Lounging nonchalantly along the hall in the direction away from the crowded office, he noticed a black servant open a door and pass through, and he also noticed, beyond the door, what must be a service stairway, going down.
In a moment Jerry had slipped through the door himself and was on his way downstairs. Blessing the sloppy security he came out at ground level, and soon regained the main hall, where he could hear old Edward the doorkeeper shouting at some other difficult visitor. A moment after that, Jerry had successfully attached himself to one of the groups of gawking tourists, just as they began to file into the huge East Room, directly under the offices above.
A few minutes later, the tourist contingent was outside again, back on the Avenue, where Jerry bid them a fond though quiet farewell.
EIGHTEEN
In getting away from the White House, Jerry walked side streets in a loop that brought him back to the Avenue just opposite Willard's. From that point he headed east, under an overcast sky. The atmosphere felt clammy and somehow oppressive. He had no better plan than to get back to where a concentration of markets, stores, and hotels promise throngs of people. It was not quite noon yet, and he still had to avoid capture for more than eight hours before the curtain rose at Ford's.

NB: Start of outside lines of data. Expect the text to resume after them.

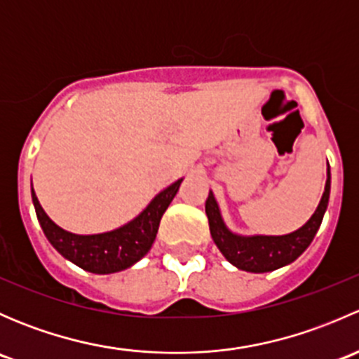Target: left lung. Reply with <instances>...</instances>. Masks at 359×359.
I'll list each match as a JSON object with an SVG mask.
<instances>
[{
  "mask_svg": "<svg viewBox=\"0 0 359 359\" xmlns=\"http://www.w3.org/2000/svg\"><path fill=\"white\" fill-rule=\"evenodd\" d=\"M328 198H330V166L327 168L325 193L311 219L293 233L281 234V236H266V234L243 236V234L233 233L224 222L219 203L212 191L205 203V212L208 217L213 243L233 266L248 273H269V271L288 266L306 252L320 229L321 220L327 212Z\"/></svg>",
  "mask_w": 359,
  "mask_h": 359,
  "instance_id": "obj_1",
  "label": "left lung"
}]
</instances>
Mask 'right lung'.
I'll return each instance as SVG.
<instances>
[{
    "label": "right lung",
    "mask_w": 359,
    "mask_h": 359,
    "mask_svg": "<svg viewBox=\"0 0 359 359\" xmlns=\"http://www.w3.org/2000/svg\"><path fill=\"white\" fill-rule=\"evenodd\" d=\"M182 180H175L166 189L158 193L149 205L125 226L100 234L69 233L46 215L32 187L31 196L36 217L46 240L64 259L71 260L72 264L88 273L111 274L128 269L149 252L156 240L159 220L175 198Z\"/></svg>",
    "instance_id": "right-lung-1"
}]
</instances>
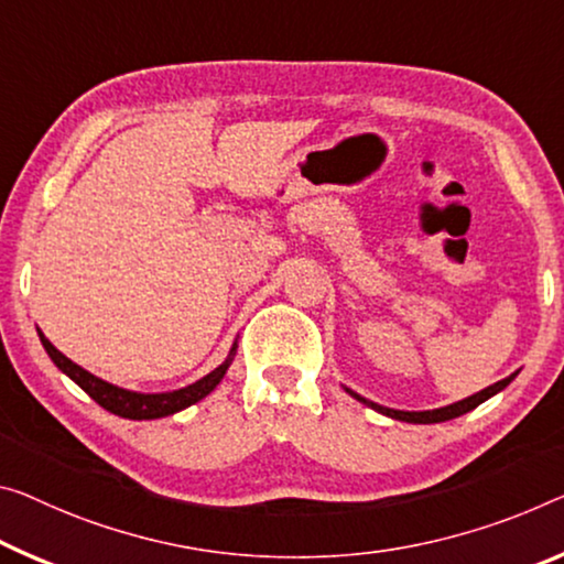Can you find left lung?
<instances>
[{
	"mask_svg": "<svg viewBox=\"0 0 564 564\" xmlns=\"http://www.w3.org/2000/svg\"><path fill=\"white\" fill-rule=\"evenodd\" d=\"M512 378H514V376H509V378H505V380H499V383L484 388L481 393L469 395V398H464V401H458V403H454V405H446V409H436V411H393V409H383V405L370 403V401H366V398H360L358 393H352V391H348V393L358 398V401L368 403L370 409H376V411H380V413L391 415V419H398V421H409V423H441V421H452V419H456V415H464V413L474 411L476 405L484 403V401H487V398H491L494 393H499L501 388H507L509 383H512Z\"/></svg>",
	"mask_w": 564,
	"mask_h": 564,
	"instance_id": "obj_1",
	"label": "left lung"
}]
</instances>
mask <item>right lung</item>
Listing matches in <instances>:
<instances>
[{"label":"right lung","mask_w":564,"mask_h":564,"mask_svg":"<svg viewBox=\"0 0 564 564\" xmlns=\"http://www.w3.org/2000/svg\"><path fill=\"white\" fill-rule=\"evenodd\" d=\"M42 345H45L47 355L52 358L55 366L67 372L77 386L83 388L85 393H88L95 403L102 405V409L116 413V415H123V419H133V421H151V419H163V415H171L176 411H184L188 405L202 401L204 395H209L216 386H219V380L224 378V372H227L231 358H227L221 362L219 368L212 370L209 376H204L202 380H196V383L181 388V391H173V393H133V391H123V388L118 386H110L106 380L95 378L93 372L83 370L80 366H75L70 358H65L63 352H59L55 345H52L45 335H40ZM234 352V348H231Z\"/></svg>","instance_id":"add662e5"}]
</instances>
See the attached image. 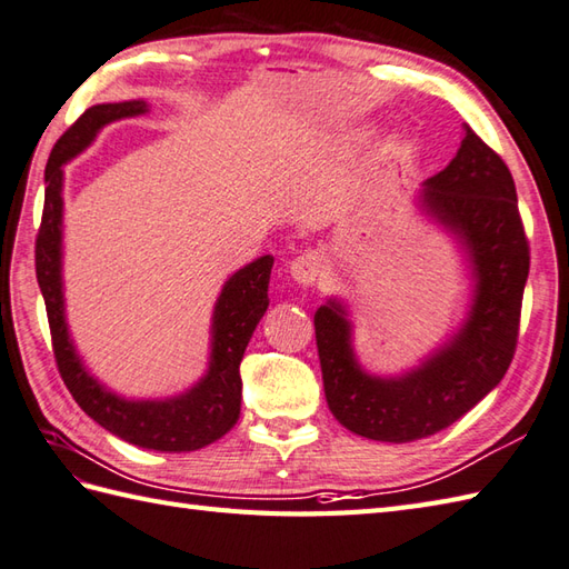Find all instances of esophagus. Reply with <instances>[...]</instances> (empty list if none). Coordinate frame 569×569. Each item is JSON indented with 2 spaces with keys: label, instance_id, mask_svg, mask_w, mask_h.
<instances>
[{
  "label": "esophagus",
  "instance_id": "1",
  "mask_svg": "<svg viewBox=\"0 0 569 569\" xmlns=\"http://www.w3.org/2000/svg\"><path fill=\"white\" fill-rule=\"evenodd\" d=\"M289 272H292L299 284H313L323 274V258L317 250H307L289 262Z\"/></svg>",
  "mask_w": 569,
  "mask_h": 569
}]
</instances>
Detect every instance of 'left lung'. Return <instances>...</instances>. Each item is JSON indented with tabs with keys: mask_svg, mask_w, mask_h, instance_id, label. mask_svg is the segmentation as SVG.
I'll use <instances>...</instances> for the list:
<instances>
[{
	"mask_svg": "<svg viewBox=\"0 0 569 569\" xmlns=\"http://www.w3.org/2000/svg\"><path fill=\"white\" fill-rule=\"evenodd\" d=\"M421 201L462 238L475 264V301L460 333L416 370L382 380L356 362L338 301L313 313L328 409L348 431L385 443L443 431L501 382L519 343L531 268L511 172L470 126L450 166L426 180Z\"/></svg>",
	"mask_w": 569,
	"mask_h": 569,
	"instance_id": "1",
	"label": "left lung"
}]
</instances>
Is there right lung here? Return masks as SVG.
<instances>
[{
    "instance_id": "right-lung-1",
    "label": "right lung",
    "mask_w": 569,
    "mask_h": 569,
    "mask_svg": "<svg viewBox=\"0 0 569 569\" xmlns=\"http://www.w3.org/2000/svg\"><path fill=\"white\" fill-rule=\"evenodd\" d=\"M146 109V102L97 104L58 138L46 166V201L36 236V277L46 301L58 372L80 409L126 443L160 452H187L204 448L229 433L241 416V360L252 331L268 311V284L274 260L272 256H262L223 284L213 309L209 372L184 395L160 401H131L104 389L82 368L68 336L66 307H62V162L82 153L104 123L136 117Z\"/></svg>"
}]
</instances>
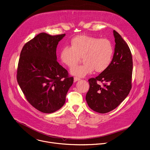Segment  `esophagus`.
Here are the masks:
<instances>
[{"instance_id": "obj_1", "label": "esophagus", "mask_w": 150, "mask_h": 150, "mask_svg": "<svg viewBox=\"0 0 150 150\" xmlns=\"http://www.w3.org/2000/svg\"><path fill=\"white\" fill-rule=\"evenodd\" d=\"M81 79L79 78H78V77H74V82H76V81H79V80H80Z\"/></svg>"}]
</instances>
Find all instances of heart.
Returning a JSON list of instances; mask_svg holds the SVG:
<instances>
[{
    "label": "heart",
    "mask_w": 150,
    "mask_h": 150,
    "mask_svg": "<svg viewBox=\"0 0 150 150\" xmlns=\"http://www.w3.org/2000/svg\"><path fill=\"white\" fill-rule=\"evenodd\" d=\"M113 54V46L108 39L80 35L72 40L71 47H63L60 57L63 64L71 67L82 57L84 63L74 65L70 72L74 76L84 77L94 69L96 72L106 70L111 63Z\"/></svg>",
    "instance_id": "heart-1"
}]
</instances>
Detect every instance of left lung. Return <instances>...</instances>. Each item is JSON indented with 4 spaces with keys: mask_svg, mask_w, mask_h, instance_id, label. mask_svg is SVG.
Segmentation results:
<instances>
[{
    "mask_svg": "<svg viewBox=\"0 0 150 150\" xmlns=\"http://www.w3.org/2000/svg\"><path fill=\"white\" fill-rule=\"evenodd\" d=\"M115 49L110 66L95 78L88 79L90 88L86 99L92 110L105 114L116 108L132 88L133 60L130 50L121 35L113 31ZM98 81L103 83L101 86Z\"/></svg>",
    "mask_w": 150,
    "mask_h": 150,
    "instance_id": "obj_1",
    "label": "left lung"
}]
</instances>
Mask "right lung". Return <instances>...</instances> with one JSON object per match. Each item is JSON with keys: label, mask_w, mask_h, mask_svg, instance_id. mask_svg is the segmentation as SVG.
<instances>
[{"label": "right lung", "mask_w": 150, "mask_h": 150, "mask_svg": "<svg viewBox=\"0 0 150 150\" xmlns=\"http://www.w3.org/2000/svg\"><path fill=\"white\" fill-rule=\"evenodd\" d=\"M64 36L40 33L27 42L20 53L17 82L26 99L43 113L60 110L74 83V78L57 61L56 48Z\"/></svg>", "instance_id": "obj_1"}]
</instances>
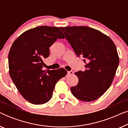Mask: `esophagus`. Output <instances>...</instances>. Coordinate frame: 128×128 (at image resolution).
<instances>
[{
  "mask_svg": "<svg viewBox=\"0 0 128 128\" xmlns=\"http://www.w3.org/2000/svg\"><path fill=\"white\" fill-rule=\"evenodd\" d=\"M68 74L69 75H72L73 74V72L72 70H70V71H68Z\"/></svg>",
  "mask_w": 128,
  "mask_h": 128,
  "instance_id": "34e87169",
  "label": "esophagus"
}]
</instances>
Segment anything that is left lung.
<instances>
[{
    "label": "left lung",
    "instance_id": "obj_1",
    "mask_svg": "<svg viewBox=\"0 0 128 128\" xmlns=\"http://www.w3.org/2000/svg\"><path fill=\"white\" fill-rule=\"evenodd\" d=\"M75 54L84 58L85 70L75 73L78 84L70 88L76 98L96 100L109 88L119 64L116 48L112 40L86 26L60 27Z\"/></svg>",
    "mask_w": 128,
    "mask_h": 128
}]
</instances>
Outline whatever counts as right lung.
<instances>
[{
    "instance_id": "obj_1",
    "label": "right lung",
    "mask_w": 128,
    "mask_h": 128,
    "mask_svg": "<svg viewBox=\"0 0 128 128\" xmlns=\"http://www.w3.org/2000/svg\"><path fill=\"white\" fill-rule=\"evenodd\" d=\"M58 38H64L59 27L40 26L22 33L10 48V76L22 96L32 104L50 101L56 83L67 73L62 68L43 69V59L50 55L49 48Z\"/></svg>"
}]
</instances>
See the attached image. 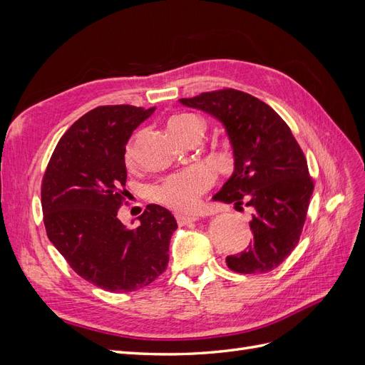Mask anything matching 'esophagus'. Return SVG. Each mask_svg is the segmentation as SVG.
Wrapping results in <instances>:
<instances>
[{
  "label": "esophagus",
  "mask_w": 365,
  "mask_h": 365,
  "mask_svg": "<svg viewBox=\"0 0 365 365\" xmlns=\"http://www.w3.org/2000/svg\"><path fill=\"white\" fill-rule=\"evenodd\" d=\"M175 219H176V222H178V225H181V227L189 225V224H192V222H195V220H196L195 216L182 215V213H176V215H175Z\"/></svg>",
  "instance_id": "esophagus-1"
}]
</instances>
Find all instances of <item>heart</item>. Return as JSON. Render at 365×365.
Segmentation results:
<instances>
[{
  "mask_svg": "<svg viewBox=\"0 0 365 365\" xmlns=\"http://www.w3.org/2000/svg\"><path fill=\"white\" fill-rule=\"evenodd\" d=\"M202 120L192 113H178L169 117L168 128L172 135L178 140L185 138L193 132H202ZM135 138L132 140L125 152L126 163L134 160ZM212 182V175L202 168V165H193V168L165 176L158 184L150 187V196L153 200L168 205L175 210L190 208L196 197L202 193Z\"/></svg>",
  "mask_w": 365,
  "mask_h": 365,
  "instance_id": "heart-1",
  "label": "heart"
}]
</instances>
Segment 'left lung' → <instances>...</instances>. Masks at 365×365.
<instances>
[{
	"label": "left lung",
	"instance_id": "obj_1",
	"mask_svg": "<svg viewBox=\"0 0 365 365\" xmlns=\"http://www.w3.org/2000/svg\"><path fill=\"white\" fill-rule=\"evenodd\" d=\"M224 125L233 148L235 172L215 201L252 210V242L225 259L240 274H264L289 256L302 236L314 192L307 161L289 126L264 102L237 90L180 98Z\"/></svg>",
	"mask_w": 365,
	"mask_h": 365
}]
</instances>
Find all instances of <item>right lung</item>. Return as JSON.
Here are the masks:
<instances>
[{
    "mask_svg": "<svg viewBox=\"0 0 365 365\" xmlns=\"http://www.w3.org/2000/svg\"><path fill=\"white\" fill-rule=\"evenodd\" d=\"M155 108L97 106L59 140L42 178L43 225L51 244L82 279L111 292L150 284L168 268L178 224L149 204L135 230L117 217L125 201L126 143Z\"/></svg>",
    "mask_w": 365,
    "mask_h": 365,
    "instance_id": "right-lung-1",
    "label": "right lung"
}]
</instances>
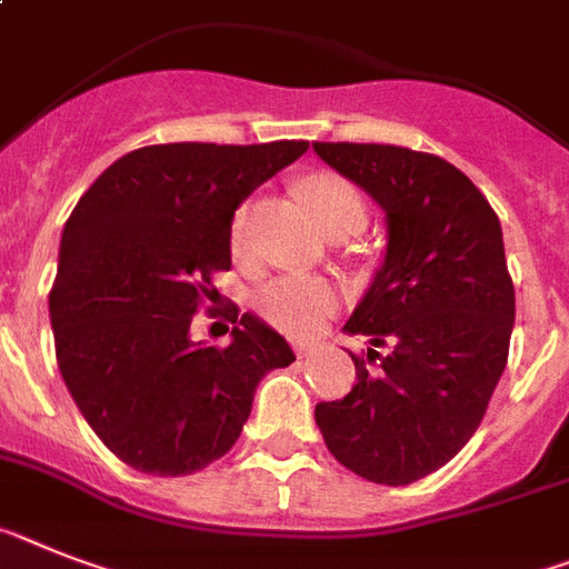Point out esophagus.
I'll return each mask as SVG.
<instances>
[{
  "instance_id": "34e87169",
  "label": "esophagus",
  "mask_w": 569,
  "mask_h": 569,
  "mask_svg": "<svg viewBox=\"0 0 569 569\" xmlns=\"http://www.w3.org/2000/svg\"><path fill=\"white\" fill-rule=\"evenodd\" d=\"M315 350H318V343H312V341H295V352H298V356H312Z\"/></svg>"
}]
</instances>
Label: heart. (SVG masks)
<instances>
[{
    "mask_svg": "<svg viewBox=\"0 0 569 569\" xmlns=\"http://www.w3.org/2000/svg\"><path fill=\"white\" fill-rule=\"evenodd\" d=\"M300 196L312 211L315 222L323 233L343 222H358L365 228V199L350 181L336 173H312L300 181ZM248 208H240L231 226V248L242 251L246 246ZM266 321L286 332H315L323 318L336 307V289L321 277H280L262 286L254 298Z\"/></svg>",
    "mask_w": 569,
    "mask_h": 569,
    "instance_id": "b5f03b06",
    "label": "heart"
}]
</instances>
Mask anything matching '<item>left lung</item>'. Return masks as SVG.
Listing matches in <instances>:
<instances>
[{
  "label": "left lung",
  "mask_w": 569,
  "mask_h": 569,
  "mask_svg": "<svg viewBox=\"0 0 569 569\" xmlns=\"http://www.w3.org/2000/svg\"><path fill=\"white\" fill-rule=\"evenodd\" d=\"M312 150L365 190L388 226V248L343 327L367 336L356 385L315 405L329 455L370 483L408 486L442 469L483 419L503 376L515 286L498 213L439 156L390 144ZM379 346H390L385 357Z\"/></svg>",
  "instance_id": "1"
}]
</instances>
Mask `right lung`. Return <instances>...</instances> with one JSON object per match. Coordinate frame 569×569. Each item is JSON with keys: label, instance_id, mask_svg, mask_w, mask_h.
I'll use <instances>...</instances> for the list:
<instances>
[{"label": "right lung", "instance_id": "obj_1", "mask_svg": "<svg viewBox=\"0 0 569 569\" xmlns=\"http://www.w3.org/2000/svg\"><path fill=\"white\" fill-rule=\"evenodd\" d=\"M309 141L152 144L127 152L80 196L60 237L49 298L71 399L118 460L181 477L240 437L257 385L295 361L257 315L231 312V343L190 338L211 277L231 269V219Z\"/></svg>", "mask_w": 569, "mask_h": 569}]
</instances>
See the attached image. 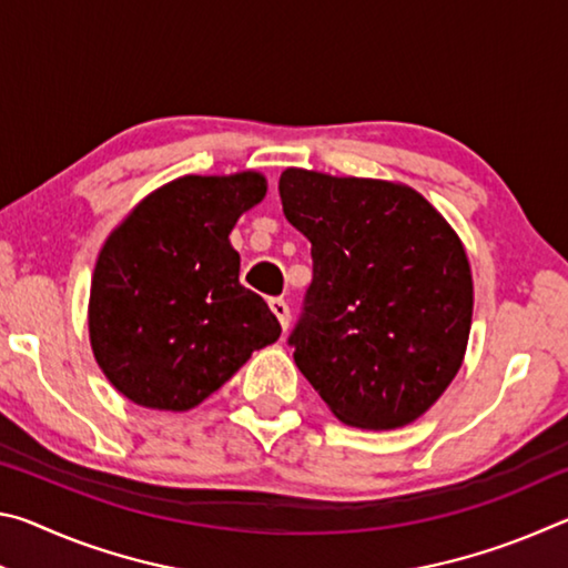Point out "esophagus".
<instances>
[{
	"label": "esophagus",
	"instance_id": "esophagus-1",
	"mask_svg": "<svg viewBox=\"0 0 568 568\" xmlns=\"http://www.w3.org/2000/svg\"><path fill=\"white\" fill-rule=\"evenodd\" d=\"M271 311L275 313V318L281 321L283 331H287V325H291V307H287L283 297H271Z\"/></svg>",
	"mask_w": 568,
	"mask_h": 568
}]
</instances>
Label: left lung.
<instances>
[{
	"label": "left lung",
	"instance_id": "8db88e82",
	"mask_svg": "<svg viewBox=\"0 0 568 568\" xmlns=\"http://www.w3.org/2000/svg\"><path fill=\"white\" fill-rule=\"evenodd\" d=\"M283 213L311 240L295 365L333 416L390 430L420 418L464 363L474 277L446 217L408 185L287 168Z\"/></svg>",
	"mask_w": 568,
	"mask_h": 568
}]
</instances>
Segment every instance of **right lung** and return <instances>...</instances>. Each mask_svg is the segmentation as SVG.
<instances>
[{
	"mask_svg": "<svg viewBox=\"0 0 568 568\" xmlns=\"http://www.w3.org/2000/svg\"><path fill=\"white\" fill-rule=\"evenodd\" d=\"M267 192L261 172L185 175L112 230L90 287L94 361L124 398L190 410L281 338L271 307L240 285L237 217Z\"/></svg>",
	"mask_w": 568,
	"mask_h": 568,
	"instance_id": "1",
	"label": "right lung"
}]
</instances>
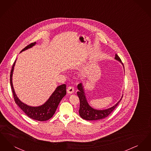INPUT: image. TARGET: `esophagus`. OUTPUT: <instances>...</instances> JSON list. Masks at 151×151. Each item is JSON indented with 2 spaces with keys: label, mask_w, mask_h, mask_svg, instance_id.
I'll return each mask as SVG.
<instances>
[{
  "label": "esophagus",
  "mask_w": 151,
  "mask_h": 151,
  "mask_svg": "<svg viewBox=\"0 0 151 151\" xmlns=\"http://www.w3.org/2000/svg\"><path fill=\"white\" fill-rule=\"evenodd\" d=\"M67 91L68 93L72 94L74 92V88H73V86H69L68 87Z\"/></svg>",
  "instance_id": "esophagus-1"
}]
</instances>
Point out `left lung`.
Here are the masks:
<instances>
[{
    "instance_id": "8db88e82",
    "label": "left lung",
    "mask_w": 151,
    "mask_h": 151,
    "mask_svg": "<svg viewBox=\"0 0 151 151\" xmlns=\"http://www.w3.org/2000/svg\"><path fill=\"white\" fill-rule=\"evenodd\" d=\"M115 59L119 60L120 62H122L121 58L119 57V56L117 54H115ZM78 88L79 91L77 92V94L80 99L79 115L83 119L88 120V121L99 120V119H102L107 117L112 113V111L118 106V105L119 104V103L120 102L123 97H122V98L120 99V100L114 106H113L111 108H109L106 110H96L91 108L88 104L86 96H85V94L84 92L83 86H82V84L81 83L79 84L78 85Z\"/></svg>"
}]
</instances>
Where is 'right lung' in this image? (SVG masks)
<instances>
[{
    "mask_svg": "<svg viewBox=\"0 0 151 151\" xmlns=\"http://www.w3.org/2000/svg\"><path fill=\"white\" fill-rule=\"evenodd\" d=\"M36 43V42H33L29 44L25 48H24L21 51V52L32 47ZM15 62L13 64V66L11 71L10 84L16 104L29 118L39 121H45L49 120L54 114L60 101L66 94V85L62 84L58 86L54 93L51 94L49 99L42 105L38 107H32L28 106L27 105L22 103L17 98L14 92V89L12 85V78Z\"/></svg>",
    "mask_w": 151,
    "mask_h": 151,
    "instance_id": "add662e5",
    "label": "right lung"
}]
</instances>
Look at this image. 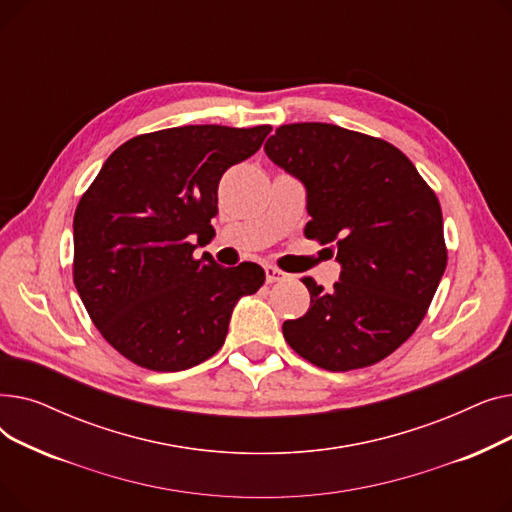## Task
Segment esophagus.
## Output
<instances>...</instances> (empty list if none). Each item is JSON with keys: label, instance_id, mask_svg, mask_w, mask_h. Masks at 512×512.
Masks as SVG:
<instances>
[{"label": "esophagus", "instance_id": "1", "mask_svg": "<svg viewBox=\"0 0 512 512\" xmlns=\"http://www.w3.org/2000/svg\"><path fill=\"white\" fill-rule=\"evenodd\" d=\"M265 280H267V284L280 282V280H284V272H280L274 265H265Z\"/></svg>", "mask_w": 512, "mask_h": 512}]
</instances>
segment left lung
Here are the masks:
<instances>
[{
	"mask_svg": "<svg viewBox=\"0 0 512 512\" xmlns=\"http://www.w3.org/2000/svg\"><path fill=\"white\" fill-rule=\"evenodd\" d=\"M263 149L305 184V236L342 265L330 290L303 278L311 305L284 321L286 342L328 371L380 363L417 330L446 270L436 193L400 149L336 124H284Z\"/></svg>",
	"mask_w": 512,
	"mask_h": 512,
	"instance_id": "obj_1",
	"label": "left lung"
}]
</instances>
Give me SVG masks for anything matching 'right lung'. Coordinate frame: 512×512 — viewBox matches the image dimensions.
<instances>
[{
	"label": "right lung",
	"mask_w": 512,
	"mask_h": 512,
	"mask_svg": "<svg viewBox=\"0 0 512 512\" xmlns=\"http://www.w3.org/2000/svg\"><path fill=\"white\" fill-rule=\"evenodd\" d=\"M272 126H178L139 134L105 159L74 211V286L130 363L182 371L220 351L242 294L265 282L251 261L197 259L213 234L218 184L259 151Z\"/></svg>",
	"instance_id": "right-lung-1"
}]
</instances>
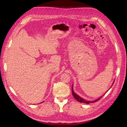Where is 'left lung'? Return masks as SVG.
I'll return each mask as SVG.
<instances>
[{"instance_id": "left-lung-1", "label": "left lung", "mask_w": 127, "mask_h": 127, "mask_svg": "<svg viewBox=\"0 0 127 127\" xmlns=\"http://www.w3.org/2000/svg\"><path fill=\"white\" fill-rule=\"evenodd\" d=\"M114 81L113 82V84H114ZM113 84H112V85H113ZM71 91H72V95L74 96V98H75V99L76 100H77V101H78V102H81V103H87V104H89V103H94V102H97V101H98L99 99H100L102 97V96L105 94V93L107 92H105V93H104V95H102L101 97H99V98H98V99H96V100H94V101H88V100H85V99H83V98H82L81 97H80L79 96H78L77 94H76V93L74 92V91H73V88H72V87H71Z\"/></svg>"}]
</instances>
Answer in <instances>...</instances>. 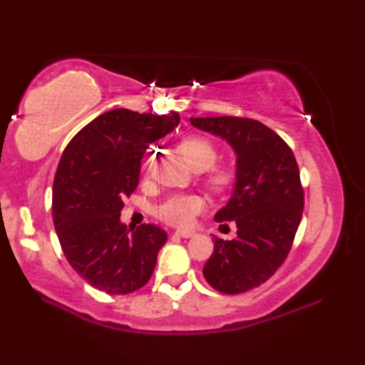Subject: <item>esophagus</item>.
<instances>
[{
    "label": "esophagus",
    "mask_w": 365,
    "mask_h": 365,
    "mask_svg": "<svg viewBox=\"0 0 365 365\" xmlns=\"http://www.w3.org/2000/svg\"><path fill=\"white\" fill-rule=\"evenodd\" d=\"M175 235L182 237V238H191V237L196 235V232L191 230V229H177L175 230Z\"/></svg>",
    "instance_id": "esophagus-1"
}]
</instances>
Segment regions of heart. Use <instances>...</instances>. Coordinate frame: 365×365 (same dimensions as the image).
<instances>
[{"label":"heart","instance_id":"1","mask_svg":"<svg viewBox=\"0 0 365 365\" xmlns=\"http://www.w3.org/2000/svg\"><path fill=\"white\" fill-rule=\"evenodd\" d=\"M180 153L187 165L195 170H205L207 183L215 191H226L235 182V170L227 165L213 166L218 160V147L205 136H188L180 144ZM204 208V200L196 195H170L155 208V215L161 221L175 224V226H185L191 222L192 216Z\"/></svg>","mask_w":365,"mask_h":365}]
</instances>
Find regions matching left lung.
<instances>
[{"mask_svg":"<svg viewBox=\"0 0 365 365\" xmlns=\"http://www.w3.org/2000/svg\"><path fill=\"white\" fill-rule=\"evenodd\" d=\"M191 125L220 136L237 153V183L215 215L234 221L237 237H215L204 277L215 290L243 293L267 282L289 255L304 208L298 163L284 139L262 122L222 115L191 118Z\"/></svg>","mask_w":365,"mask_h":365,"instance_id":"1","label":"left lung"}]
</instances>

He bought a newspaper and went into a tavern for something to eat. With a fatalistic lack of surprise he read the front-page notice announcing that General Grant was expected to attend Ford's with the President tonight. Pilgrim had
said there'd be a party of four. Again it was the unfamiliar General and not the President who was really the big news.
Without knowing why Jerry turned his head and glanced toward the window. An expressionless black face was looking in through the glass at him. He recognized Colleen's companion Mose.
The man seemed to be in no particular hurry to rush off and report Jerry's whereabouts to Colleen, or Stanton, or whoever. Jerry finished his lunch and paid his bill—Colleen had either not noticed or not cared about the denomination of the bill she had given him earlier—by which time Mose's face had disappeared from the window. Putting the paper under his arm, Jerry walked unhurriedly, but very alertly, out into the street.
As he walked east again, a glance over his shoulder told him that Mose was following, ten steps or so behind.
In an open-air market just off the Avenue, Jerry turned aside and stopped, as if he were considering some seafood. In front of a group of noisy men who were busily cleaning fish he stopped to talk with Mose, who approached to stand before him in the attitude of a servant receiving instructions.
"Mose, why are you following me?"
The black man's voice was too low for anyone else to hear. His accent was not gone, but greatly modified. "I had thought, Mistah Lockwood, that you were to be speaking to Mistah Stanton at this hour. I wish to see to it that no harm comes to you before you have the chance to do so." There, his look seemed to say to Jerry. Damn me if you will for speaking like a human being, but I have gained the power, and I intend to use it.
"Mose. I'm going to have to trust you."
"Yes, sah?"
Jerry looked about him, like a man about to take a plunge. Which indeed he was. He said: "I have just come from the White House. There is something I must do that even Miss Monahan must not know about. Not just yet."